Big data and analytics – the media is on the band-wagon

There are 3 items in London’s @CityAM paper this morning on big data and analytics.

City A..M. readers are business people, mainly in London, and if like me, on the Tube. City A.M. only write what they think this audience are interesting in reading. And it seems business people like reading about big data and analytics a lot.

On page 22 is a case study on a firm, “The Outside View”, using data and analytics to find prospects. “Using data to drive new sales”. The main thread is about using a very wide range of data, not just internal – LinkedIn for example.

The other is an opinion piece “Why it’s nimble SMEs that are best-positioned to capitalise on the huge benefits of big data”. It is mainly about the lower cost of managing big data – the cloud etc.

On-line there is another “The big data toolkit” by @jacquitaylorfb

If you are pushing data and analytics to your organisation these might make good PR for you.

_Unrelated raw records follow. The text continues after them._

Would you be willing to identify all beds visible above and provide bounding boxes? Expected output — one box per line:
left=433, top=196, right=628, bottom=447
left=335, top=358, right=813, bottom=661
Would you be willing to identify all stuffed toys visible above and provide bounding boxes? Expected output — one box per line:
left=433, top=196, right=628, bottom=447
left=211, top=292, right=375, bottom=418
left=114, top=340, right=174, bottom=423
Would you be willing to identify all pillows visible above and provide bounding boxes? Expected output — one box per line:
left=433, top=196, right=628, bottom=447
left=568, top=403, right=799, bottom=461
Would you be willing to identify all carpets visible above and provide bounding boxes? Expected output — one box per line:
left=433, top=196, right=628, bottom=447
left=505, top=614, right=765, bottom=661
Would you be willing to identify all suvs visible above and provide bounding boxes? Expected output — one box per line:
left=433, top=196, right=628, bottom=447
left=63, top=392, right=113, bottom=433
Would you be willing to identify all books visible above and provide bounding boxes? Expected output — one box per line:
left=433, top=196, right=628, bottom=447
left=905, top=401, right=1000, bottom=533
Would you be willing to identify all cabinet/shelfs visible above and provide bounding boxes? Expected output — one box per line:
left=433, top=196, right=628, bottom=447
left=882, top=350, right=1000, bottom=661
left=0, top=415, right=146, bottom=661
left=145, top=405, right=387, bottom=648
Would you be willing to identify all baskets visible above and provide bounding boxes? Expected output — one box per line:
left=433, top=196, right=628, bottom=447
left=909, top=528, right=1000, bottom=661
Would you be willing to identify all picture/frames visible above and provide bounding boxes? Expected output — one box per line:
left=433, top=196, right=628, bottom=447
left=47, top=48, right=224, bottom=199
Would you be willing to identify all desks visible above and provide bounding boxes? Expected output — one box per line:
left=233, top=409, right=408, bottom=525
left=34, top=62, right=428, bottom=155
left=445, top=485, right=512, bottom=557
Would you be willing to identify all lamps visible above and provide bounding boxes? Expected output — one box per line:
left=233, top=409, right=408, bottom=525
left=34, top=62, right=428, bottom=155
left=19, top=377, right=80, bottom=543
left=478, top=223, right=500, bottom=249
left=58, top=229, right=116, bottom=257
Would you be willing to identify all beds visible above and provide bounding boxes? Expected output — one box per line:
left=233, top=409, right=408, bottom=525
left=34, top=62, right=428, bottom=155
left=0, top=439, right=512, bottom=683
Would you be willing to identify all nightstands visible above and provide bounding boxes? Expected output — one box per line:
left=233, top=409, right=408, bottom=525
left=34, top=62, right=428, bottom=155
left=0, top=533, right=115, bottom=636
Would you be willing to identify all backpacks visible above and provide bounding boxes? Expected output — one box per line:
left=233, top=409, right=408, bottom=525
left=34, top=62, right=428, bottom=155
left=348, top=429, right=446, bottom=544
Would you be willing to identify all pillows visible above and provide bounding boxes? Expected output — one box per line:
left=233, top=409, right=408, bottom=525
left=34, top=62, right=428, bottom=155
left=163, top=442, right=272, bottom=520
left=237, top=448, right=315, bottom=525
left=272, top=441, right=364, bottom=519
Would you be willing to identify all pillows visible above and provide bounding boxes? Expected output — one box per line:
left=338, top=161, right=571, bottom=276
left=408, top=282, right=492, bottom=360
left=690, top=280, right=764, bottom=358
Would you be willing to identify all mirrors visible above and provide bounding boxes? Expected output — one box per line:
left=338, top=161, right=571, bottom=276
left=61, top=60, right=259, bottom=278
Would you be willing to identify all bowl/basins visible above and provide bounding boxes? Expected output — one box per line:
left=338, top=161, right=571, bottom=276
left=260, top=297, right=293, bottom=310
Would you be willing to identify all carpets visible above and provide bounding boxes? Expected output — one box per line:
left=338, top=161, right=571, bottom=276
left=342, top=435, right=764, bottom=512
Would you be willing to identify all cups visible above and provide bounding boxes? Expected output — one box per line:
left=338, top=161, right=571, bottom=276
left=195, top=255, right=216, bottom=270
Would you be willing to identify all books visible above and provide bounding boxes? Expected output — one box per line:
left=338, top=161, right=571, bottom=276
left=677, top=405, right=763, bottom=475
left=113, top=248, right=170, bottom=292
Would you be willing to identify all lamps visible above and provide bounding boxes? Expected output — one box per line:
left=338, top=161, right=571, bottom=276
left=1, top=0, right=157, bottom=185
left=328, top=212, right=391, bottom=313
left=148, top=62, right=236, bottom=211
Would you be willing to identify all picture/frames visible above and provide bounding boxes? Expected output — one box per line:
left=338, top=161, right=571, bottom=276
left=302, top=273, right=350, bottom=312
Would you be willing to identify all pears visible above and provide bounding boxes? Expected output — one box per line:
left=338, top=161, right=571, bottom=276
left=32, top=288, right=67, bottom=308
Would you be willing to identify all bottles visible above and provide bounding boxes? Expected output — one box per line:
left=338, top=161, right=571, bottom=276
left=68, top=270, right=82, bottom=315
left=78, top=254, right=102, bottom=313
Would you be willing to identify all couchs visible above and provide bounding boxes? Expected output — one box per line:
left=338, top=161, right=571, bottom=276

Why big data matters for accountants – a good read

In todays London CityAM paper, page 25, there is a good article: -> “Why big data matters for accountants”.

Some main points for me:

  • When accountants say something is a gold rush you have to believe it.
  • “The ability to link data sets is creating new insights” is in the second paragraph. So event accountants agree that data design is a first order issue.

However, there is no example use case given. Some come to mind, but I would be very interested in your ideas. What are the big data use cases for accountants? Please leave a comment.

Why big data needs models more than most

The dirty secrete of Big Data is exposed in this very good posting. Forget the Algorithms and Start Cleaning Your Data.

Failure of big data projects is not in technology but the ability to wire the data together. The lack of success is driven by:

  1. Poor data quality and or inadequate data error handing
  2. Incompatible or poorly understood semantics from different data sources
  3. Complex matching rules between data sources

The blog suggests that the big data tooling therefore needs to focus on the burden of integrating, cleaning, and transforming the data prior to analysis. Example: RapidMiner has 1,250 algorithms for this purpose. That might be good, but also very complex for the average human.

Sounds like a classic case of the need for separation of concerns, right? Untangling and designing solutions to these first order problems is data modeling. Given big data’s fluid data structures that means datapoint modelling. Solutioning with 1,250 data manipulation algorithms, Hadoop, algorithms and huge databases etc can then be based on visible logic and good design. With the alternative, jumping right into build, best of luck!